EXERCISE INSTRUCTIONS:
Without adding or dropping anything, copy the entries below.
*** INFORMATION GIVEN Section Begins ***
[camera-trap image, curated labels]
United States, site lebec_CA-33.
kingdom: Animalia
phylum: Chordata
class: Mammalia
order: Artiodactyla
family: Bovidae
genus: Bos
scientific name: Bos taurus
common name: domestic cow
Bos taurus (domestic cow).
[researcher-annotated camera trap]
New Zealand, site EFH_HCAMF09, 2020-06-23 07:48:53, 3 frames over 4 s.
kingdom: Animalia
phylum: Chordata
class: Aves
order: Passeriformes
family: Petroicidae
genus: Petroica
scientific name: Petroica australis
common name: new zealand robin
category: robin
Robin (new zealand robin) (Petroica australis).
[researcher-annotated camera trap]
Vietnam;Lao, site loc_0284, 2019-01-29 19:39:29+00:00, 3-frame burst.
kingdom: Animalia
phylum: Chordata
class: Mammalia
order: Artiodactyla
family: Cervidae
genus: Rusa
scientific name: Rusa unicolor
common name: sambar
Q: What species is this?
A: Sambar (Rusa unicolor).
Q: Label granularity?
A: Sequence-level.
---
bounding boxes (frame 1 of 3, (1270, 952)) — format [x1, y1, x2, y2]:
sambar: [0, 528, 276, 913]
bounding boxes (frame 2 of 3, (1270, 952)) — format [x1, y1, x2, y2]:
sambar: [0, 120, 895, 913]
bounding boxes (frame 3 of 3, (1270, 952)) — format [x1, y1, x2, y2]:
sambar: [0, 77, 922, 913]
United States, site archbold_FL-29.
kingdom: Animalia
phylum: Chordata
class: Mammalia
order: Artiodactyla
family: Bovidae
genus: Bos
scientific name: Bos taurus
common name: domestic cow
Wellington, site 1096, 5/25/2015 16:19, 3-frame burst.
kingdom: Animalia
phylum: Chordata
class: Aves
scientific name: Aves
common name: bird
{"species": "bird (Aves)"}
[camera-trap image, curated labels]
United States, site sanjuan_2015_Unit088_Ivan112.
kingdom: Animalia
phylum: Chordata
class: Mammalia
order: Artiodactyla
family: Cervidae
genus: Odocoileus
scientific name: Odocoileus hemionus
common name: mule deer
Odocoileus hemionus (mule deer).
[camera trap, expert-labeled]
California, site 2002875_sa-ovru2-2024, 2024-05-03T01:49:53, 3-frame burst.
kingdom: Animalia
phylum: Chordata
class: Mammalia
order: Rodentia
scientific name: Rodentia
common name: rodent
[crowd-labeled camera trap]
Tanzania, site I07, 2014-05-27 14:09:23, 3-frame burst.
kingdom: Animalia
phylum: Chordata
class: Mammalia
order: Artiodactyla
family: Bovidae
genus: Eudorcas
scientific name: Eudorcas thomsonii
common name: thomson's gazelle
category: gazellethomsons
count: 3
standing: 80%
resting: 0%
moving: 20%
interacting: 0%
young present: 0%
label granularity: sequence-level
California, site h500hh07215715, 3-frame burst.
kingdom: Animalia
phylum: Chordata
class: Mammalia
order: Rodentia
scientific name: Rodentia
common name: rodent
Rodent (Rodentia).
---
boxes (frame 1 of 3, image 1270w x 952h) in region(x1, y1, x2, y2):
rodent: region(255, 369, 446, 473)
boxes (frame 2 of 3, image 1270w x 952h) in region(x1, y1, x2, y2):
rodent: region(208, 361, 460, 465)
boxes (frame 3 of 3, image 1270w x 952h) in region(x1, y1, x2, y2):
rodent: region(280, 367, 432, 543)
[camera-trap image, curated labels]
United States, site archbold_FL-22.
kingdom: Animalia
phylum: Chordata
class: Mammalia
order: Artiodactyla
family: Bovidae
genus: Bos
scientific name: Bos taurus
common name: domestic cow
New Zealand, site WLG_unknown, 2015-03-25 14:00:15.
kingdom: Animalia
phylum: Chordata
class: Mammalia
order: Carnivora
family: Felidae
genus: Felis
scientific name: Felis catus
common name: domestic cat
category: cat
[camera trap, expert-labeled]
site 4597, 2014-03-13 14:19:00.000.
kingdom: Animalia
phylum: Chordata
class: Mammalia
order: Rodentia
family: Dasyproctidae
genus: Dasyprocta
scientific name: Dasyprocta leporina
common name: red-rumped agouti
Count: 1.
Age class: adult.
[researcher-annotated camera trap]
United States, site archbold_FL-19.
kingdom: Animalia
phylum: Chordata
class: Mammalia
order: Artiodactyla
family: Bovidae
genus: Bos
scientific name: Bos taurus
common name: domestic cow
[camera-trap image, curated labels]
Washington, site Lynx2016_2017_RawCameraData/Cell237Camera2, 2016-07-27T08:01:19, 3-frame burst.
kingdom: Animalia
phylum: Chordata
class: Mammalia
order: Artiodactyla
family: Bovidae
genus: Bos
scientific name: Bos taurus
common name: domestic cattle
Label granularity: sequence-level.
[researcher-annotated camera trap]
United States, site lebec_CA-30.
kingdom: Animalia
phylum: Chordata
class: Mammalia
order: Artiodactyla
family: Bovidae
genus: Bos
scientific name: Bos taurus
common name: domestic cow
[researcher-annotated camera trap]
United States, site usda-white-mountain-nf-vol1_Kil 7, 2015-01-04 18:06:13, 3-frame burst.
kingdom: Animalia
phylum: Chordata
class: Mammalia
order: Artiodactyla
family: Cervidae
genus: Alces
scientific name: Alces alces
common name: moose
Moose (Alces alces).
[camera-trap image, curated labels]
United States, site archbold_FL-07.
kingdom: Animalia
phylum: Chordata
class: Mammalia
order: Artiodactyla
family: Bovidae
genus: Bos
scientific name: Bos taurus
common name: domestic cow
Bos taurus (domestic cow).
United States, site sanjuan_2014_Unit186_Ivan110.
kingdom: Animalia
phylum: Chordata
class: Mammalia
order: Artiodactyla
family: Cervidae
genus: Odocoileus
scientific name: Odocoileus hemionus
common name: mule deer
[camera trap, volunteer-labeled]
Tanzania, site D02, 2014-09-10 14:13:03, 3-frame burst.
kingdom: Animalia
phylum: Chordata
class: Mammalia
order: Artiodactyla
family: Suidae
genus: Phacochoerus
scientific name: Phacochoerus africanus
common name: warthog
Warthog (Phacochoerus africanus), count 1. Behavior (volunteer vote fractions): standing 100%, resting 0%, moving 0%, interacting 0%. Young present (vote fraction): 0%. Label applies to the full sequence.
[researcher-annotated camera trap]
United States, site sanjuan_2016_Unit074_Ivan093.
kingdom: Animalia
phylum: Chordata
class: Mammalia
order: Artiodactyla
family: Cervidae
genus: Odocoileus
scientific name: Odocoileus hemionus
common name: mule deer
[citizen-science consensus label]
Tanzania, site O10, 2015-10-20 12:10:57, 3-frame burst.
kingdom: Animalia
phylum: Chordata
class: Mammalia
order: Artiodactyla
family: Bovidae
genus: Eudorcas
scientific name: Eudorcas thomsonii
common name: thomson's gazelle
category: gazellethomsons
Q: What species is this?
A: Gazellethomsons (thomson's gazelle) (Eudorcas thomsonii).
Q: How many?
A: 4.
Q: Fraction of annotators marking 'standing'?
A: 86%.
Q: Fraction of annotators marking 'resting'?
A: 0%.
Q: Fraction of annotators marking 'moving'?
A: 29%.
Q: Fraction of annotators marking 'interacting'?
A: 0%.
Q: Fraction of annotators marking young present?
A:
*** INFORMATION GIVEN Section Ends ***
FINAL ANSWER:
[camera-trap image, curated labels]
United States, site lebec_CA-33.
kingdom: Animalia
phylum: Chordata
class: Mammalia
order: Artiodactyla
family: Bovidae
genus: Bos
scientific name: Bos taurus
common name: domestic cow
Bos taurus (domestic cow).
[researcher-annotated camera trap]
New Zealand, site EFH_HCAMF09, 2020-06-23 07:48:53, 3 frames over 4 s.
kingdom: Animalia
phylum: Chordata
class: Aves
order: Passeriformes
family: Petroicidae
genus: Petroica
scientific name: Petroica australis
common name: new zealand robin
category: robin
Robin (new zealand robin) (Petroica australis).
[researcher-annotated camera trap]
Vietnam;Lao, site loc_0284, 2019-01-29 19:39:29+00:00, 3-frame burst.
kingdom: Animalia
phylum: Chordata
class: Mammalia
order: Artiodactyla
family: Cervidae
genus: Rusa
scientific name: Rusa unicolor
common name: sambar
Q: What species is this?
A: Sambar (Rusa unicolor).
Q: Label granularity?
A: Sequence-level.
---
bounding boxes (frame 1 of 3, (1270, 952)) — format [x1, y1, x2, y2]:
sambar: [0, 528, 276, 913]
bounding boxes (frame 2 of 3, (1270, 952)) — format [x1, y1, x2, y2]:
sambar: [0, 120, 895, 913]
bounding boxes (frame 3 of 3, (1270, 952)) — format [x1, y1, x2, y2]:
sambar: [0, 77, 922, 913]
United States, site archbold_FL-29.
kingdom: Animalia
phylum: Chordata
class: Mammalia
order: Artiodactyla
family: Bovidae
genus: Bos
scientific name: Bos taurus
common name: domestic cow
Wellington, site 1096, 5/25/2015 16:19, 3-frame burst.
kingdom: Animalia
phylum: Chordata
class: Aves
scientific name: Aves
common name: bird
{"species": "bird (Aves)"}
[camera-trap image, curated labels]
United States, site sanjuan_2015_Unit088_Ivan112.
kingdom: Animalia
phylum: Chordata
class: Mammalia
order: Artiodactyla
family: Cervidae
genus: Odocoileus
scientific name: Odocoileus hemionus
common name: mule deer
Odocoileus hemionus (mule deer).
[camera trap, expert-labeled]
California, site 2002875_sa-ovru2-2024, 2024-05-03T01:49:53, 3-frame burst.
kingdom: Animalia
phylum: Chordata
class: Mammalia
order: Rodentia
scientific name: Rodentia
common name: rodent
[crowd-labeled camera trap]
Tanzania, site I07, 2014-05-27 14:09:23, 3-frame burst.
kingdom: Animalia
phylum: Chordata
class: Mammalia
order: Artiodactyla
family: Bovidae
genus: Eudorcas
scientific name: Eudorcas thomsonii
common name: thomson's gazelle
category: gazellethomsons
count: 3
standing: 80%
resting: 0%
moving: 20%
interacting: 0%
young present: 0%
label granularity: sequence-level
California, site h500hh07215715, 3-frame burst.
kingdom: Animalia
phylum: Chordata
class: Mammalia
order: Rodentia
scientific name: Rodentia
common name: rodent
Rodent (Rodentia).
---
boxes (frame 1 of 3, image 1270w x 952h) in region(x1, y1, x2, y2):
rodent: region(255, 369, 446, 473)
boxes (frame 2 of 3, image 1270w x 952h) in region(x1, y1, x2, y2):
rodent: region(208, 361, 460, 465)
boxes (frame 3 of 3, image 1270w x 952h) in region(x1, y1, x2, y2):
rodent: region(280, 367, 432, 543)
[camera-trap image, curated labels]
United States, site archbold_FL-22.
kingdom: Animalia
phylum: Chordata
class: Mammalia
order: Artiodactyla
family: Bovidae
genus: Bos
scientific name: Bos taurus
common name: domestic cow
New Zealand, site WLG_unknown, 2015-03-25 14:00:15.
kingdom: Animalia
phylum: Chordata
class: Mammalia
order: Carnivora
family: Felidae
genus: Felis
scientific name: Felis catus
common name: domestic cat
category: cat
[camera trap, expert-labeled]
site 4597, 2014-03-13 14:19:00.000.
kingdom: Animalia
phylum: Chordata
class: Mammalia
order: Rodentia
family: Dasyproctidae
genus: Dasyprocta
scientific name: Dasyprocta leporina
common name: red-rumped agouti
Count: 1.
Age class: adult.
[researcher-annotated camera trap]
United States, site archbold_FL-19.
kingdom: Animalia
phylum: Chordata
class: Mammalia
order: Artiodactyla
family: Bovidae
genus: Bos
scientific name: Bos taurus
common name: domestic cow
[camera-trap image, curated labels]
Washington, site Lynx2016_2017_RawCameraData/Cell237Camera2, 2016-07-27T08:01:19, 3-frame burst.
kingdom: Animalia
phylum: Chordata
class: Mammalia
order: Artiodactyla
family: Bovidae
genus: Bos
scientific name: Bos taurus
common name: domestic cattle
Label granularity: sequence-level.
[researcher-annotated camera trap]
United States, site lebec_CA-30.
kingdom: Animalia
phylum: Chordata
class: Mammalia
order: Artiodactyla
family: Bovidae
genus: Bos
scientific name: Bos taurus
common name: domestic cow
[researcher-annotated camera trap]
United States, site usda-white-mountain-nf-vol1_Kil 7, 2015-01-04 18:06:13, 3-frame burst.
kingdom: Animalia
phylum: Chordata
class: Mammalia
order: Artiodactyla
family: Cervidae
genus: Alces
scientific name: Alces alces
common name: moose
Moose (Alces alces).
[camera-trap image, curated labels]
United States, site archbold_FL-07.
kingdom: Animalia
phylum: Chordata
class: Mammalia
order: Artiodactyla
family: Bovidae
genus: Bos
scientific name: Bos taurus
common name: domestic cow
Bos taurus (domestic cow).
United States, site sanjuan_2014_Unit186_Ivan110.
kingdom: Animalia
phylum: Chordata
class: Mammalia
order: Artiodactyla
family: Cervidae
genus: Odocoileus
scientific name: Odocoileus hemionus
common name: mule deer
[camera trap, volunteer-labeled]
Tanzania, site D02, 2014-09-10 14:13:03, 3-frame burst.
kingdom: Animalia
phylum: Chordata
class: Mammalia
order: Artiodactyla
family: Suidae
genus: Phacochoerus
scientific name: Phacochoerus africanus
common name: warthog
Warthog (Phacochoerus africanus), count 1. Behavior (volunteer vote fractions): standing 100%, resting 0%, moving 0%, interacting 0%. Young present (vote fraction): 0%. Label applies to the full sequence.
[researcher-annotated camera trap]
United States, site sanjuan_2016_Unit074_Ivan093.
kingdom: Animalia
phylum: Chordata
class: Mammalia
order: Artiodactyla
family: Cervidae
genus: Odocoileus
scientific name: Odocoileus hemionus
common name: mule deer
[citizen-science consensus label]
Tanzania, site O10, 2015-10-20 12:10:57, 3-frame burst.
kingdom: Animalia
phylum: Chordata
class: Mammalia
order: Artiodactyla
family: Bovidae
genus: Eudorcas
scientific name: Eudorcas thomsonii
common name: thomson's gazelle
category: gazellethomsons
Q: What species is this?
A: Gazellethomsons (thomson's gazelle) (Eudorcas thomsonii).
Q: How many?
A: 4.
Q: Fraction of annotators marking 'standing'?
A: 86%.
Q: Fraction of annotators marking 'resting'?
A: 0%.
Q: Fraction of annotators marking 'moving'?
A: 29%.
Q: Fraction of annotators marking 'interacting'?
A: 0%.
Q: Fraction of annotators marking young present?
A:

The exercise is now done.